Rausch des Orients - Aleppo, im Juli

Nordwärts von Damaskus ist Syrien so, wie man es auf den Bilderbogen und in den Märchenbüchern sieht: Steppe, Wüste, Schafherden, Nomadenzelte, ab und zu ein Beduine auf mehr oder minder feurigem Rosse, verschleierte Frauen, die auf langsamen Eseln ihre Straße ziehen, dann wieder irgendwo in der Fläche ein Dorf mit seltsam spitzen Lehmdächern oder eine Stadt, die ganz Lehm ist mit unglaublich engen, uralten Gassen, mit dennoch modernstem Baustil in nüchterner Sachlichkeit. Neben der Eisenbahn ziehen lange Kameelkarawanen, wie vor tausend Jahren, die Bauern bestellen ihre Äcker mit dem Pfluge, mit dem schon Noah pflügte, und man wird erfaßt von einem Gefühl, als ob dieses Teufelsding Eisenbahn ein Filmstreifen wäre, der eben nur vorüberhusche durch dieses Land, das einen aus uralten Augen so seltsam anschaut.

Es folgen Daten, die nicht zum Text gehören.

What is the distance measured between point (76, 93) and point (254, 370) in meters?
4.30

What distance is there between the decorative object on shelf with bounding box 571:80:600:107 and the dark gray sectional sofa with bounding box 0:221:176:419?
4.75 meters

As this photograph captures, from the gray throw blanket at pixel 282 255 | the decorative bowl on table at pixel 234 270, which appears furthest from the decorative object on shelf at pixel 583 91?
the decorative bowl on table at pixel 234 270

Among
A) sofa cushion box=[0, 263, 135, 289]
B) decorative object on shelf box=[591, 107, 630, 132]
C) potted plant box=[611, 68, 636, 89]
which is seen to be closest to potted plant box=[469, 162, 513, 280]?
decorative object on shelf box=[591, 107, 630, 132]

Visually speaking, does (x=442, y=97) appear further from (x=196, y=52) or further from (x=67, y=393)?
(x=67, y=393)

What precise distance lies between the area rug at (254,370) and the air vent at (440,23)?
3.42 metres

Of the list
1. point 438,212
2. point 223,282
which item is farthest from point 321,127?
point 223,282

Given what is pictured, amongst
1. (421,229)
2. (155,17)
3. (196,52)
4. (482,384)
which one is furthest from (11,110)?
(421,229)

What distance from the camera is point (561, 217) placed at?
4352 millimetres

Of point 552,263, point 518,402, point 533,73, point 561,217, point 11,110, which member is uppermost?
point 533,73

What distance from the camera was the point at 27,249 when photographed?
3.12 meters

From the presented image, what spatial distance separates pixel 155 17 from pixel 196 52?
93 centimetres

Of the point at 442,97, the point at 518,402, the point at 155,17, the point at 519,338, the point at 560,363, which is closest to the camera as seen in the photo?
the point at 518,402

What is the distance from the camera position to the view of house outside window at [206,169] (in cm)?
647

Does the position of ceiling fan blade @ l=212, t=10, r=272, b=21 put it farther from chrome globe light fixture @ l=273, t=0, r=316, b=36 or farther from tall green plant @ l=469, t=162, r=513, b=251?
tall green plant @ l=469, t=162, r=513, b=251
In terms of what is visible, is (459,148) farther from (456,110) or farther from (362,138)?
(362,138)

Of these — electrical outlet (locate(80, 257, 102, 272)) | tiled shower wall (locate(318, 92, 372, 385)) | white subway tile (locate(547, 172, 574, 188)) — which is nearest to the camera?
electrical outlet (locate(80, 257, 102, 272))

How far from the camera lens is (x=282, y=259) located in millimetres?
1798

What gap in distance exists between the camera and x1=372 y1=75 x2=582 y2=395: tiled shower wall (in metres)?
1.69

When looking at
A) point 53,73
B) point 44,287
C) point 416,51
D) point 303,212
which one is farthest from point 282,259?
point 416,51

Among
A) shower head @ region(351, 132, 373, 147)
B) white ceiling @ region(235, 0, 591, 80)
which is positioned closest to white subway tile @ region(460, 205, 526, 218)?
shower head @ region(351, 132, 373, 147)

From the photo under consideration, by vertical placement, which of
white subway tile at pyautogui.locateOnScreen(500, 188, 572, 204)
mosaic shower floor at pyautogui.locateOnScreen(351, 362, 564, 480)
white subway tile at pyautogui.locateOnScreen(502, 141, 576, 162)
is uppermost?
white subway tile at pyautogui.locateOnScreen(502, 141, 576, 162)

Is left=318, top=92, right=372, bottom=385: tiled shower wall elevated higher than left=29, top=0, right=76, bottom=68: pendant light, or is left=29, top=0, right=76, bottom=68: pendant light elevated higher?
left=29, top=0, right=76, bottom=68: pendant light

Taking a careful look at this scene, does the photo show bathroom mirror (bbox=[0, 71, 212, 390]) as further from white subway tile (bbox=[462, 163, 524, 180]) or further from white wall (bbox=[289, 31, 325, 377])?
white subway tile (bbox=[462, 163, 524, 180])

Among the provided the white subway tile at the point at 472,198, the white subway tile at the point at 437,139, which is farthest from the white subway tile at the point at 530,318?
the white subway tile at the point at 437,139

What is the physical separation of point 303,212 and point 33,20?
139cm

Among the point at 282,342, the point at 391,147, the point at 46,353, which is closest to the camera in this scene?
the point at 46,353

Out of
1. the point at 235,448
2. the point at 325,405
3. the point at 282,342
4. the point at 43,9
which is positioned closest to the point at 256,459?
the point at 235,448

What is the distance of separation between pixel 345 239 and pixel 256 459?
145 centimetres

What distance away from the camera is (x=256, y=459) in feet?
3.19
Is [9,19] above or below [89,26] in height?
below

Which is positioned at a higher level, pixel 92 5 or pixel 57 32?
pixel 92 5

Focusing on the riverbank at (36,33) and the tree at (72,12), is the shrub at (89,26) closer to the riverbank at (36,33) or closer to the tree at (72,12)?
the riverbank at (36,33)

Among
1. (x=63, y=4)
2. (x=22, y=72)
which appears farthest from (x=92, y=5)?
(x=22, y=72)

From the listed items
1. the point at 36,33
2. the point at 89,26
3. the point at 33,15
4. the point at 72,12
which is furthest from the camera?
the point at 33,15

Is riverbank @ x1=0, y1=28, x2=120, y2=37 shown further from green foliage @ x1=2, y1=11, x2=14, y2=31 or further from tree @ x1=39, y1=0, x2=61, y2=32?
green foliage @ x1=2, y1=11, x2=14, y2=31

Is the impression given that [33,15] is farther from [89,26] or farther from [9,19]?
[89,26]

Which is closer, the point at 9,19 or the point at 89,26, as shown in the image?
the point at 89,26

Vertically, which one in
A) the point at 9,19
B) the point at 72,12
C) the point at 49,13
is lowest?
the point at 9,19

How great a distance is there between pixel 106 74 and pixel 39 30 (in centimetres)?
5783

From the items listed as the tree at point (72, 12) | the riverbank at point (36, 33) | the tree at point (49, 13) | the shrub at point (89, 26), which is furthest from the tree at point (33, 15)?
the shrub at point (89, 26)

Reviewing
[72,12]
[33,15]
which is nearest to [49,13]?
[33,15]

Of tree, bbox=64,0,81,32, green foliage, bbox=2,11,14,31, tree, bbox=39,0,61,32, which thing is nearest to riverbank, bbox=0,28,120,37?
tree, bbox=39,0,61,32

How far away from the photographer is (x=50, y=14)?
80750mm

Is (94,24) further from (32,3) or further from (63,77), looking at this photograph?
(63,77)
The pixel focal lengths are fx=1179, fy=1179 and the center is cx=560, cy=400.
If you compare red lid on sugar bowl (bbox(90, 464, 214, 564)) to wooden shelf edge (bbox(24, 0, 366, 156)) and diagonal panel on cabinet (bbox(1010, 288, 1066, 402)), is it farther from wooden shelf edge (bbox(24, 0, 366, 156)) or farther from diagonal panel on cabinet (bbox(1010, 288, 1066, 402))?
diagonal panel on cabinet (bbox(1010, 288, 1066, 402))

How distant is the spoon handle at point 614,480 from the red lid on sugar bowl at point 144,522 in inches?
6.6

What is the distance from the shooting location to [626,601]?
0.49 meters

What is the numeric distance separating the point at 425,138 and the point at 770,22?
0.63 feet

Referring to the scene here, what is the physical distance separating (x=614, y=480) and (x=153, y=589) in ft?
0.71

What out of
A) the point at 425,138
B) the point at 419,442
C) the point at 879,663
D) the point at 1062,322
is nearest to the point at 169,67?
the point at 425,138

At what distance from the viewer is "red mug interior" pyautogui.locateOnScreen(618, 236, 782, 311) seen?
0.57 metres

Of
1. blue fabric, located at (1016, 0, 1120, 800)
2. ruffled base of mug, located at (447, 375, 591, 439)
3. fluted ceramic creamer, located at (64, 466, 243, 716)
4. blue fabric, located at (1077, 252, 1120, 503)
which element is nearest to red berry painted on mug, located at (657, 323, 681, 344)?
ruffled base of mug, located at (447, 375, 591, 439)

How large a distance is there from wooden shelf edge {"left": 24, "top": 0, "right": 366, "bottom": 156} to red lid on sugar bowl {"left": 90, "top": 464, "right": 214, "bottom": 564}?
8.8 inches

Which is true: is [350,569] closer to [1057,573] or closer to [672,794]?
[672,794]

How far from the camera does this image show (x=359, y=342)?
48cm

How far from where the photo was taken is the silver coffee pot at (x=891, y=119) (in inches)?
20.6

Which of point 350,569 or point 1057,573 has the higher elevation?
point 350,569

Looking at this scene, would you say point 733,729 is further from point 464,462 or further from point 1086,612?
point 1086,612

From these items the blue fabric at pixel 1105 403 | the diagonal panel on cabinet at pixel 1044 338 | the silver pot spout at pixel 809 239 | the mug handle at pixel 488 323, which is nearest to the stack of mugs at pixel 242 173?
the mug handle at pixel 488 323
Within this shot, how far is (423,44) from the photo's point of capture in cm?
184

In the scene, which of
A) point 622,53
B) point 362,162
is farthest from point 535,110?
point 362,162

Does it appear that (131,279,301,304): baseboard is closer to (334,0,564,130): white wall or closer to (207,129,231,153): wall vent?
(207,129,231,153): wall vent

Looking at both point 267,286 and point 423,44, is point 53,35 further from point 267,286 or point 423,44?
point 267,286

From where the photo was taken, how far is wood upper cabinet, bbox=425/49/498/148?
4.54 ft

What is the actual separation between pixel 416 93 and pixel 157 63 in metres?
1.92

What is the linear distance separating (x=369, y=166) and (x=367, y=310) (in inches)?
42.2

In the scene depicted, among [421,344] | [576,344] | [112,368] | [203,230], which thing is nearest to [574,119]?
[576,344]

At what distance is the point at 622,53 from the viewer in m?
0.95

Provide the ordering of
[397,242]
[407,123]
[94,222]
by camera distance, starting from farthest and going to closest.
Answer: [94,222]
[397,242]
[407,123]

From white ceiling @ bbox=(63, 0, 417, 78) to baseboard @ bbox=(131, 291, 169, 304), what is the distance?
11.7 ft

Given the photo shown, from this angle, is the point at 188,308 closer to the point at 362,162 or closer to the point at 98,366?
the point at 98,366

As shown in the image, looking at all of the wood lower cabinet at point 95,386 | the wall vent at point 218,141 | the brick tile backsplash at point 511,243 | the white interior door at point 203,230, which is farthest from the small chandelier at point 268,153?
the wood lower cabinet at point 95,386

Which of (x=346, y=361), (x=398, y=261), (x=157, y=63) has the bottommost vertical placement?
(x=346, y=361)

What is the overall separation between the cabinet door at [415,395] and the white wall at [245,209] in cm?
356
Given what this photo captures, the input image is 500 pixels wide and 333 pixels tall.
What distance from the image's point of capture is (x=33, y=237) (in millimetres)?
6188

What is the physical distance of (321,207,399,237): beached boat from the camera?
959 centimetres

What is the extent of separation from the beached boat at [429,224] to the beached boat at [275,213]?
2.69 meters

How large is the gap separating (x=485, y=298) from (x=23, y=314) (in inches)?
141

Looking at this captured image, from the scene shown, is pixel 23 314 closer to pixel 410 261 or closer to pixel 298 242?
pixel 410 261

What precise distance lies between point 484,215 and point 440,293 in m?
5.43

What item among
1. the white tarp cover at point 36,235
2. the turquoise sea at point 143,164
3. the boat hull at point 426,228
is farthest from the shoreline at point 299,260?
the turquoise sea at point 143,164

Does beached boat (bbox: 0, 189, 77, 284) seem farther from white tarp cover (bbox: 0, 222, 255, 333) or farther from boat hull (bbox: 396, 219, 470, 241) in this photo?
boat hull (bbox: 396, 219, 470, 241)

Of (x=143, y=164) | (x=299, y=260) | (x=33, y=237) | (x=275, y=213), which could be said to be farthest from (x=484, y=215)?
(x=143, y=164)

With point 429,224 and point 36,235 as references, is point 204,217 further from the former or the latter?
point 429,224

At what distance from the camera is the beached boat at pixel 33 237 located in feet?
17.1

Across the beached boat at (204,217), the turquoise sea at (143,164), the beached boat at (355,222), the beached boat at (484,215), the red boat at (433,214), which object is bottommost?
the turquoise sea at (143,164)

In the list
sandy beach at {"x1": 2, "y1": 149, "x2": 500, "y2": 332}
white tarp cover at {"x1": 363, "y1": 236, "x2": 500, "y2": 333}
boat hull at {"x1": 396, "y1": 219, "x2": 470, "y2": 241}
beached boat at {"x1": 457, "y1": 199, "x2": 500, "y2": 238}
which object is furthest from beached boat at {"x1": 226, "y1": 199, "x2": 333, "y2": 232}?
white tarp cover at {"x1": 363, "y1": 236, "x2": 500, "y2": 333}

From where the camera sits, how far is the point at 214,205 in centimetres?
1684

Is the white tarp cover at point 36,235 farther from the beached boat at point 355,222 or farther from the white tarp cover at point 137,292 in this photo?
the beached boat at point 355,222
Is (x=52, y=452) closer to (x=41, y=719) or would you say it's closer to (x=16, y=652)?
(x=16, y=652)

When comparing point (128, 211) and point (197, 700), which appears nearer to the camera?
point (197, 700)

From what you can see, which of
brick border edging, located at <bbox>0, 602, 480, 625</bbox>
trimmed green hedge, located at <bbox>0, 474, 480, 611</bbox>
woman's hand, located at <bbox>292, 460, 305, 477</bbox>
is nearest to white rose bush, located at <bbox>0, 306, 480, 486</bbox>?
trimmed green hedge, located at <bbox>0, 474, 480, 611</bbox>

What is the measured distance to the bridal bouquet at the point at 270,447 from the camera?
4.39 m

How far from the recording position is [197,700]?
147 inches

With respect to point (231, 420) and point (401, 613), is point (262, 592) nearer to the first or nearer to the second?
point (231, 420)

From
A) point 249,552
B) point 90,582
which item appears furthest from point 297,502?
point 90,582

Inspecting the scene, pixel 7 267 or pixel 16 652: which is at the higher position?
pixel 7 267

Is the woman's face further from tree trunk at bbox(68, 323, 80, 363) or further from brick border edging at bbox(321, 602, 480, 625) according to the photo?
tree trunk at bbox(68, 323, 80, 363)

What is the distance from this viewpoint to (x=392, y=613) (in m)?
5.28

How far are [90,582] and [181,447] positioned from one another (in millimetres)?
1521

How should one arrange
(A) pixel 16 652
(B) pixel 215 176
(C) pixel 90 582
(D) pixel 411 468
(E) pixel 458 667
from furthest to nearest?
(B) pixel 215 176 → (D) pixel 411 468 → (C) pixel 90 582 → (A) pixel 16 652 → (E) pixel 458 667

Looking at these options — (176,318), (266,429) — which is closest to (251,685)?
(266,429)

Langsam sinkt die Sonne. Die Hügel ringsum ragen glühend in die fallenden Schatten des Abends. In der Ferne steht eine große, von zahlreichen Minaretten überhöhte Stadt. Eng zusammengedrängt liegt sie um eine mächtige, hochragende Zitadelle, wie die Küken um eine Henne, oder wie eine Schar geängstigter Schafe.


Das ist Aleppo, die große Handelsstadt, oder, um genauer zu sein, die einstmalige große Handelsstadt des Ostens.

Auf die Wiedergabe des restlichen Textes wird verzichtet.